Playing some asymptotic complexity trickery
Consider the problem of determining whether an array of booleans contains at least a single true value. When this crops up in practice, we usually have an array of some other type and want to know if any element satisfies some predicate, but we’ll consider the simpler case of an all-boolean array. We can write this function as follows, using a reduction with the boolean or-operator:
def or_reduce [n] (xs: [n]bool) = reduce (||) false xsThe work is O(n) and the span is O(log n). However, we can also write it
with scatter, where we take advantage of the fact that scatter ignores
writes that would be out-of-bounds. The trick is to scatter into a
single-element array, and turn non-true values into invalid indexes:
def or_scatter [n] (xs: [n]bool) =
head (scatter [false] (map (\x -> if x then 0 else 1) xs) xs)By Futhark’s cost model, this function has O(n) work, but only O(1) span,
meaning it should in some sense be faster, or at least scale better. Yet I am
deeply suspicious of this, as it is essentially a many-to-one communication,
which does not intuitively seem like it should be constant to be. Also, the GPU
code that comes out of this will consist of many threads writing to the exact
same spot in memory. This will work, because they all write the same true
value, but I imagine the memory system will have to do some kind of
sequentialisation of the different transactions.

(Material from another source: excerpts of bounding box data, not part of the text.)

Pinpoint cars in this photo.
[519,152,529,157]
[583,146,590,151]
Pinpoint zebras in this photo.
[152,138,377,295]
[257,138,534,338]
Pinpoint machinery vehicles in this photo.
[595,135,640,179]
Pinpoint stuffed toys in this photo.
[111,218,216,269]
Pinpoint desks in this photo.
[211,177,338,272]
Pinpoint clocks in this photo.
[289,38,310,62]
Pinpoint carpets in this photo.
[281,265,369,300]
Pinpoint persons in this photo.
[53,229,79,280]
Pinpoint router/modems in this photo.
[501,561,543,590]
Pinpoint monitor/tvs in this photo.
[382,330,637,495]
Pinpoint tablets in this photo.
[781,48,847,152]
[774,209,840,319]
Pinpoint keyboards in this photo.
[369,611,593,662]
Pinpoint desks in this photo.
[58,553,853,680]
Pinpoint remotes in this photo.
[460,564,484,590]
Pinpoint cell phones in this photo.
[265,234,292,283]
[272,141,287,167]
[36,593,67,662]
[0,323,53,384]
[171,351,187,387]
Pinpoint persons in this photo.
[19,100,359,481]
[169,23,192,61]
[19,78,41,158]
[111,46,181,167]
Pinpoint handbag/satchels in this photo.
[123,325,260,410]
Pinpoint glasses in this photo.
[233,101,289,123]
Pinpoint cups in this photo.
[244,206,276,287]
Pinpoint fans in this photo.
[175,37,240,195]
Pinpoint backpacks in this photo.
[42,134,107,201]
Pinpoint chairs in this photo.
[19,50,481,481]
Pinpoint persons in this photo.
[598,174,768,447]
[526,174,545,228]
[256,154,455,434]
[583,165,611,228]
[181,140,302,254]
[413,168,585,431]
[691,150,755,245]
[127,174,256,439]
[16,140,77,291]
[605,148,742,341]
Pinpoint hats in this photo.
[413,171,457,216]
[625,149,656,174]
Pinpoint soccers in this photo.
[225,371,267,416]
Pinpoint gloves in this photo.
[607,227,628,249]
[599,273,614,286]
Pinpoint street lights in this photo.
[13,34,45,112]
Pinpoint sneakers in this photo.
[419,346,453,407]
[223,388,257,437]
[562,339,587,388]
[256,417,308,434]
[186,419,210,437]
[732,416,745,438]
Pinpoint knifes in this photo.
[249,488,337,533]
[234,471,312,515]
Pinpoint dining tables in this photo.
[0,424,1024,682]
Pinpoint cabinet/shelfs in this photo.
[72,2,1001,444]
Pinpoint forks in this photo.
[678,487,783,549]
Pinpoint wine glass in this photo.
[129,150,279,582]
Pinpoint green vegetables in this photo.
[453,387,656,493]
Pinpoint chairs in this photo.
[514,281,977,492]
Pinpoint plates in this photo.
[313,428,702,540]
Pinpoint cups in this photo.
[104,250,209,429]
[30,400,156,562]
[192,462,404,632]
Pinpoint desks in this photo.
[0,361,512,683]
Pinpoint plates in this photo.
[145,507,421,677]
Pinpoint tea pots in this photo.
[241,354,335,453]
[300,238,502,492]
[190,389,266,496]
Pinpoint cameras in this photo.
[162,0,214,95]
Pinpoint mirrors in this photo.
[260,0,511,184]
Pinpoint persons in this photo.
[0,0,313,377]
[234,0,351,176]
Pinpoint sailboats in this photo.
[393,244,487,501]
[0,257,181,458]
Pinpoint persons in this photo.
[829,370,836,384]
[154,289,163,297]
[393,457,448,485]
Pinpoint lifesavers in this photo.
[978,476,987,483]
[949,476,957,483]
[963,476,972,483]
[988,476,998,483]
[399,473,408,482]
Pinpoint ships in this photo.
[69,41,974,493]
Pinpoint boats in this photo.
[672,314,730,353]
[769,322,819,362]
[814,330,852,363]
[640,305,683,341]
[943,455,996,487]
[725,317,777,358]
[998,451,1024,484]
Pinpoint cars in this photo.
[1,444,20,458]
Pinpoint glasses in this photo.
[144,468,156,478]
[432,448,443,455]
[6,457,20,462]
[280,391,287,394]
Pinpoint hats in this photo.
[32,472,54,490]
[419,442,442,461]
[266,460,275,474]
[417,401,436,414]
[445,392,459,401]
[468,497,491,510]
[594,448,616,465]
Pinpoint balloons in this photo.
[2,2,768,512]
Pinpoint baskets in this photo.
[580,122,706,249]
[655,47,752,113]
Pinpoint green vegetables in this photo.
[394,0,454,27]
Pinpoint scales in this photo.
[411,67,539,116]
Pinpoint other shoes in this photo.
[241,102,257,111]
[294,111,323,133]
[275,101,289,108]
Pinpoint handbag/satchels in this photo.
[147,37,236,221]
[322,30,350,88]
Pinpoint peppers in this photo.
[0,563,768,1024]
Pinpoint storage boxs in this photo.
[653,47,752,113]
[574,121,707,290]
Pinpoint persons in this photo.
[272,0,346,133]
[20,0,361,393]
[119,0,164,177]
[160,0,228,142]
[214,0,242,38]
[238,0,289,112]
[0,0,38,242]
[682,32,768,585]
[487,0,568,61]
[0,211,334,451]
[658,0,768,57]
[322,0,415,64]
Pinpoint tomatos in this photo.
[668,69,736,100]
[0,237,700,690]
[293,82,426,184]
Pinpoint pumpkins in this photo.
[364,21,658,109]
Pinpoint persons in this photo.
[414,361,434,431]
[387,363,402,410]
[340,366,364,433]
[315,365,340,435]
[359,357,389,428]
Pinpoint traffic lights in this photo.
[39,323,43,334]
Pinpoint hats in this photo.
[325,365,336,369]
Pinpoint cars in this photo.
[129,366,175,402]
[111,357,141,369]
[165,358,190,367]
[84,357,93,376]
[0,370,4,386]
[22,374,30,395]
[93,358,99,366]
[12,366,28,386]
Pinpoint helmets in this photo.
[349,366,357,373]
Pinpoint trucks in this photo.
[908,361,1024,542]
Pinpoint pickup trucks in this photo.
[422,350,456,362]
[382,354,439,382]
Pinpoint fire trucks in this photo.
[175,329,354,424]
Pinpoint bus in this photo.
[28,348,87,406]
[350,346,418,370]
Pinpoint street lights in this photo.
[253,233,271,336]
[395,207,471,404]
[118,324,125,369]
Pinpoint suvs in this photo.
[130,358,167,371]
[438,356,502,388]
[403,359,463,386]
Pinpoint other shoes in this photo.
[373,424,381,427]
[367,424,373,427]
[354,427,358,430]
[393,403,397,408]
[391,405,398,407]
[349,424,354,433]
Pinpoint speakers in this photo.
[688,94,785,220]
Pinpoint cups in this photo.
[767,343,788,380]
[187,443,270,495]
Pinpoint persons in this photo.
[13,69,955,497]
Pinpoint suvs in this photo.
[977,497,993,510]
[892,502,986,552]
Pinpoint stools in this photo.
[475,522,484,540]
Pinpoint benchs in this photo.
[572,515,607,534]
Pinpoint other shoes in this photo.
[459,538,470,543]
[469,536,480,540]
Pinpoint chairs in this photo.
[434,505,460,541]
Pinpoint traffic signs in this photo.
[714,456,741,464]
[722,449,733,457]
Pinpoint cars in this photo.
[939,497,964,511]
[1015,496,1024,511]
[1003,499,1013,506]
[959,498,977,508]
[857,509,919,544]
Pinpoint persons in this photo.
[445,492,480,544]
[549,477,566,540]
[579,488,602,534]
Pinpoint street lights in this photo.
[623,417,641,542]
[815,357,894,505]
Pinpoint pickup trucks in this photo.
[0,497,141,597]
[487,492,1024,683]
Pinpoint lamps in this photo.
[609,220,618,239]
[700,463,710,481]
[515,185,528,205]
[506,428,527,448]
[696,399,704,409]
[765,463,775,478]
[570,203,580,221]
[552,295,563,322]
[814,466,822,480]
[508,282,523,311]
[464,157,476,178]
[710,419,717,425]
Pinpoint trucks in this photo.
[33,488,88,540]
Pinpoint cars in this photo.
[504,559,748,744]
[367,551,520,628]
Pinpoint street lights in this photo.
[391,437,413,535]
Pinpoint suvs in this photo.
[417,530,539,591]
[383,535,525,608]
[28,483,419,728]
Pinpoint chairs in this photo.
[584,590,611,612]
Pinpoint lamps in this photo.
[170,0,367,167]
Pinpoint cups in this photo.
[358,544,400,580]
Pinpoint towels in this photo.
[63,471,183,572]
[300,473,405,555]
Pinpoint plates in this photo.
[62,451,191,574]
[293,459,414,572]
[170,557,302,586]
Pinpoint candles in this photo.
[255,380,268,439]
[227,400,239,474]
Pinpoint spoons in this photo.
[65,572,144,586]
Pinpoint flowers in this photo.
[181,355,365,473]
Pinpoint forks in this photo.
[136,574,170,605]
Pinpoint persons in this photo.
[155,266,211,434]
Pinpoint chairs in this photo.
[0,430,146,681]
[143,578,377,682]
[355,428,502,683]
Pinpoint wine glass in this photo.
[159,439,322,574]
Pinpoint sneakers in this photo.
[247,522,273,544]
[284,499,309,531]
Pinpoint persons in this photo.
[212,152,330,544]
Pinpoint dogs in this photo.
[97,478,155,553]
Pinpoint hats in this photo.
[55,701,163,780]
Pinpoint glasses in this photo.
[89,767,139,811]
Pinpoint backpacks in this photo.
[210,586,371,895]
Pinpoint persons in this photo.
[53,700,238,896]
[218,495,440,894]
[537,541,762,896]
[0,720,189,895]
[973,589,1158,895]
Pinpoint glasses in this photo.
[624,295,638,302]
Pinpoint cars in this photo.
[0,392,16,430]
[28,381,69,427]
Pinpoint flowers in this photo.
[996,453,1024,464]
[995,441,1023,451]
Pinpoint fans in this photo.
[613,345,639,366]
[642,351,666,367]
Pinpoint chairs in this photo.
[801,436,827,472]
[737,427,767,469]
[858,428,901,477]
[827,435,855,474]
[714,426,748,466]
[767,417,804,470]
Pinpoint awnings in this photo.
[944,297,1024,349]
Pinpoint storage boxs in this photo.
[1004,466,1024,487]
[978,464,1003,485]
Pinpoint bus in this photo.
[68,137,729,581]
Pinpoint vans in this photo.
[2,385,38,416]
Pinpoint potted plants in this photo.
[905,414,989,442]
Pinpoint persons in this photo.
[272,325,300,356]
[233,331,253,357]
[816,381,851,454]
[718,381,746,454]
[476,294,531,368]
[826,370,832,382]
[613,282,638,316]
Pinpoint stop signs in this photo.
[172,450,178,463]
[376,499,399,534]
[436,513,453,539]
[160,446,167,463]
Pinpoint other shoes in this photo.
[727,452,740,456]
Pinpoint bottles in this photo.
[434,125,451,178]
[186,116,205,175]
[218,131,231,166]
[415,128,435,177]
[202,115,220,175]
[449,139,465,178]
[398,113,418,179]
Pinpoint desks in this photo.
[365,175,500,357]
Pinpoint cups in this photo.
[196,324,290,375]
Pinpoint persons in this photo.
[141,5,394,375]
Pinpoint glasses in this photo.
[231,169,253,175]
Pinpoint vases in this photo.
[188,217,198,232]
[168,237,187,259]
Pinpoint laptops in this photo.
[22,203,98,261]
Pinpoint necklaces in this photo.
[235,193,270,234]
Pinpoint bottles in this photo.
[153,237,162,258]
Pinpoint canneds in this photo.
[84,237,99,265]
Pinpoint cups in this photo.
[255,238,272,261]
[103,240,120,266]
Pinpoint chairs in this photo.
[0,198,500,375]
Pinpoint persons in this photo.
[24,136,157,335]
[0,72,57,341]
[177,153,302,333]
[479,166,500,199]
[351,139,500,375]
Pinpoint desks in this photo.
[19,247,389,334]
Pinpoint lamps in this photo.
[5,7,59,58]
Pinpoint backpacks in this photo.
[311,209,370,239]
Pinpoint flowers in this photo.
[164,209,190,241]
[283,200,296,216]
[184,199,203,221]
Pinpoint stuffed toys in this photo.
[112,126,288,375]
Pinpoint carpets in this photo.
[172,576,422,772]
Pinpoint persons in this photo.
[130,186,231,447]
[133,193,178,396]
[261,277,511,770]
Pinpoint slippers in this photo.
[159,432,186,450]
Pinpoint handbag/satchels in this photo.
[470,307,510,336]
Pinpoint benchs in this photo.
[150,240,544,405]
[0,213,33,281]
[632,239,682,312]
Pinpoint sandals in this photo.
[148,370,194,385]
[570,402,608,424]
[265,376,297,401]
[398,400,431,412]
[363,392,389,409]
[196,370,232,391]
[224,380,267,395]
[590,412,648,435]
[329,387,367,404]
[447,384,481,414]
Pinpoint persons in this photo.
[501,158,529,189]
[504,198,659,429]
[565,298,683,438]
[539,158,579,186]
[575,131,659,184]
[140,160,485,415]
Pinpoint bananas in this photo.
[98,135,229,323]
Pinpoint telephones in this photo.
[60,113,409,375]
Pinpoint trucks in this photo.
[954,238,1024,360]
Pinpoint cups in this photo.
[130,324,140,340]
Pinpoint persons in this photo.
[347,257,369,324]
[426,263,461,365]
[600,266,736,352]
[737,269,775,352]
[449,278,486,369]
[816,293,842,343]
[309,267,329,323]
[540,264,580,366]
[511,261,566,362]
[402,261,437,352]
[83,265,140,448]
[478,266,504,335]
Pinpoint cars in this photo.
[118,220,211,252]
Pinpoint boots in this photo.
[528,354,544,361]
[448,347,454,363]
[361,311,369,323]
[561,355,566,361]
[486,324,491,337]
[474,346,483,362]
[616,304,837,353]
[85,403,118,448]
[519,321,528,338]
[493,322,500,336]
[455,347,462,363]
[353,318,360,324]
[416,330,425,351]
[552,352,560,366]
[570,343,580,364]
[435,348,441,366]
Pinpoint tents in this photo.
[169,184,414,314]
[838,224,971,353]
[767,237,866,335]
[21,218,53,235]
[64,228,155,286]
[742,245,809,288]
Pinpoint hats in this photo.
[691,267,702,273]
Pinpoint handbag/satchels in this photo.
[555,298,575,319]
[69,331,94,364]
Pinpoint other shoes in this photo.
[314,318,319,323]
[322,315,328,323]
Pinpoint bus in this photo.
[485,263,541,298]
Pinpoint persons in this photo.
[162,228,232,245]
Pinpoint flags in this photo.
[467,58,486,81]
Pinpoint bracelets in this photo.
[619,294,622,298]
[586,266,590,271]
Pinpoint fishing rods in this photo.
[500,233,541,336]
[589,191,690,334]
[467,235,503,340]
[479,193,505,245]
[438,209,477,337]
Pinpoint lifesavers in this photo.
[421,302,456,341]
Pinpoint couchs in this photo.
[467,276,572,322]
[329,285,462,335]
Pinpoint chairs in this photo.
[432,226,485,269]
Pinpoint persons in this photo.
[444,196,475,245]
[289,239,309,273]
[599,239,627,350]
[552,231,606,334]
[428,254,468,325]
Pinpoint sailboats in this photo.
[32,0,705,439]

So why don’t we check what happens if we actually implement this and benchmark it on some random arrays of booleans? I did so, ran it on one of the A100 GPUs at the department, and got the following results.
While they start out pretty close, clearly the reduce-based implementation
works better for what is, fundamentally, a reduction. I tried playing around
with the input distribution, in particular the case where only a single input
element has a nonzero value, and while it did produce an almost 2x speedup for
or_scatter, that is still not enough for it to match or_reduce.
This suggests that while Futhark’s cost model needs some refinement. While span
complexity does not translate directly to wall-clock performance on account of
me not being able to afford one of those infinitely parallel computers on a an
academic salary, I am not comfortable with the current promises for scatter.
Perhaps a better complexity guarantee is that the span is proportional to the
number of writes to the same index. This might also be an avenue towards
improving our complexity guarantees for generalised
histograms,
which we currently document as having an extremely pessimistic linear span, to
account for a very rare worst case where you have a huge but very sparse
histogram where all inputs update the same bin. Our students always end up
hyperfixating on this because it messes up the complexity of their programs that
use histograms, despite the students actually writing a work-efficient
logarithmic span implementation of generalised histogram as part of their first
assignment
(but which we do not use in the compiler because its constant factors are much
worse in all non-pathological cases).